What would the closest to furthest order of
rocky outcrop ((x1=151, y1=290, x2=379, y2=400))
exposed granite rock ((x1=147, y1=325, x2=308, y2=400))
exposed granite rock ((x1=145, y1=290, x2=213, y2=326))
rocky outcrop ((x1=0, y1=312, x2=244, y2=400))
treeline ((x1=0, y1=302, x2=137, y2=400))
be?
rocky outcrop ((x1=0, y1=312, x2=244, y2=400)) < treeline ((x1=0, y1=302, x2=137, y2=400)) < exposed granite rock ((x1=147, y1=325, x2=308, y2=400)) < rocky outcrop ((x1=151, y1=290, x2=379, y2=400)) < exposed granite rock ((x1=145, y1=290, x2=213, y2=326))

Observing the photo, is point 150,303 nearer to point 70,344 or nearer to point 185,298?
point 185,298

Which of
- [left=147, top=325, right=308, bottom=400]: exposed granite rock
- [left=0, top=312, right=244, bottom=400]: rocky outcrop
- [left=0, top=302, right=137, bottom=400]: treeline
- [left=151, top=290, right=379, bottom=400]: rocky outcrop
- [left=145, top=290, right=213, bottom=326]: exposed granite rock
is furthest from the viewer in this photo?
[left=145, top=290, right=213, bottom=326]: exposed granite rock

◆ **What the task requires**
Edit the items above by replacing every occurrence of "nearer" with "closer", leaving all other text unchanged.

◆ **Exercise response**
What would the closest to furthest order of
rocky outcrop ((x1=151, y1=290, x2=379, y2=400))
exposed granite rock ((x1=147, y1=325, x2=308, y2=400))
exposed granite rock ((x1=145, y1=290, x2=213, y2=326))
rocky outcrop ((x1=0, y1=312, x2=244, y2=400))
treeline ((x1=0, y1=302, x2=137, y2=400))
be?
rocky outcrop ((x1=0, y1=312, x2=244, y2=400)) < treeline ((x1=0, y1=302, x2=137, y2=400)) < exposed granite rock ((x1=147, y1=325, x2=308, y2=400)) < rocky outcrop ((x1=151, y1=290, x2=379, y2=400)) < exposed granite rock ((x1=145, y1=290, x2=213, y2=326))

Observing the photo, is point 150,303 closer to point 70,344 or closer to point 185,298?
point 185,298

Which of
- [left=147, top=325, right=308, bottom=400]: exposed granite rock
- [left=0, top=312, right=244, bottom=400]: rocky outcrop
- [left=0, top=302, right=137, bottom=400]: treeline
- [left=151, top=290, right=379, bottom=400]: rocky outcrop
- [left=145, top=290, right=213, bottom=326]: exposed granite rock
is furthest from the viewer in this photo?
[left=145, top=290, right=213, bottom=326]: exposed granite rock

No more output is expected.